[EXERCISE REQUIREMENTS]
Copy the rows below from the line with "When comparing (x=384, y=30)" up to and including the line with "which is farthest from point (645, 550)?", reproducing each line exactly and leaving out any pictures.

Items from a dataset
━━━
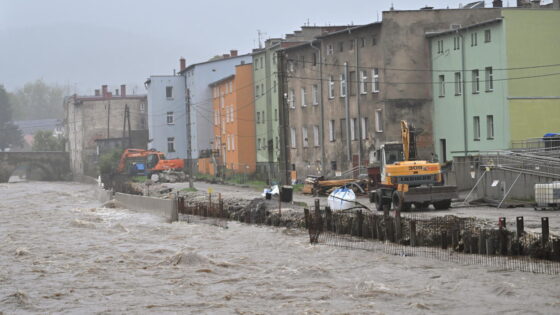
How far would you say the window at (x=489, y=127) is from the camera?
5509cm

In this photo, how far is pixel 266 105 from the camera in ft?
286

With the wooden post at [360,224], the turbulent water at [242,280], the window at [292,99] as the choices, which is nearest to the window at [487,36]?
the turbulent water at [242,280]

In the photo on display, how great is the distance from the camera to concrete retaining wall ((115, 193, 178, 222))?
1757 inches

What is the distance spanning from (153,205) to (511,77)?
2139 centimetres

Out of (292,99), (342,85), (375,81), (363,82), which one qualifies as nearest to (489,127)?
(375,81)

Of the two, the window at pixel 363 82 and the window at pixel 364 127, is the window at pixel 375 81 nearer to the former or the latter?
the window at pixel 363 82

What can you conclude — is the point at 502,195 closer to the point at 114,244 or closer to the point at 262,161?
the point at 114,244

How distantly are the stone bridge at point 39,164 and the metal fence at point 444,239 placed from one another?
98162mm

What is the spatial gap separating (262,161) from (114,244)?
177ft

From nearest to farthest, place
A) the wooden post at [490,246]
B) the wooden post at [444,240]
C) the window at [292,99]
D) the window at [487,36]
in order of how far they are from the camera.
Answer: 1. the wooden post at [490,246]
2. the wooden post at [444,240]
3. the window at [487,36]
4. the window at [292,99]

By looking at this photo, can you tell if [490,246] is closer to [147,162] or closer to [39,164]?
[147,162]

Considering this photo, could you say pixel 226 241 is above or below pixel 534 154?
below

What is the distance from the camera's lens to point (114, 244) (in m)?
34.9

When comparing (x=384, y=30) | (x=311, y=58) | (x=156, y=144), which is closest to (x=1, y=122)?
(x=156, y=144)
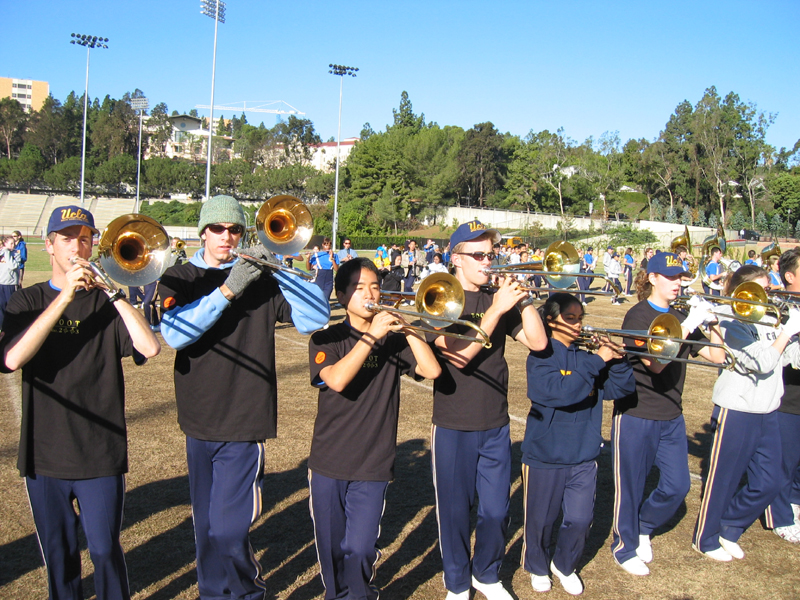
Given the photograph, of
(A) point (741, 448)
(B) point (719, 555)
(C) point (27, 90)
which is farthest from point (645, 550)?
━━━
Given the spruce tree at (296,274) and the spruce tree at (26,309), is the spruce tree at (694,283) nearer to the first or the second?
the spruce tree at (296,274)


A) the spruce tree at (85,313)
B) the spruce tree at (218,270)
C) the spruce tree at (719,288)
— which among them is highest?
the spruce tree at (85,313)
━━━
[EXERCISE ANSWER]
When comparing (x=384, y=30) | (x=311, y=58) | (x=156, y=144), which is closest to (x=1, y=122)?
(x=156, y=144)
Given the photograph, of
(A) point (741, 448)
(B) point (719, 555)
(C) point (27, 90)
which is farthest from point (645, 550)?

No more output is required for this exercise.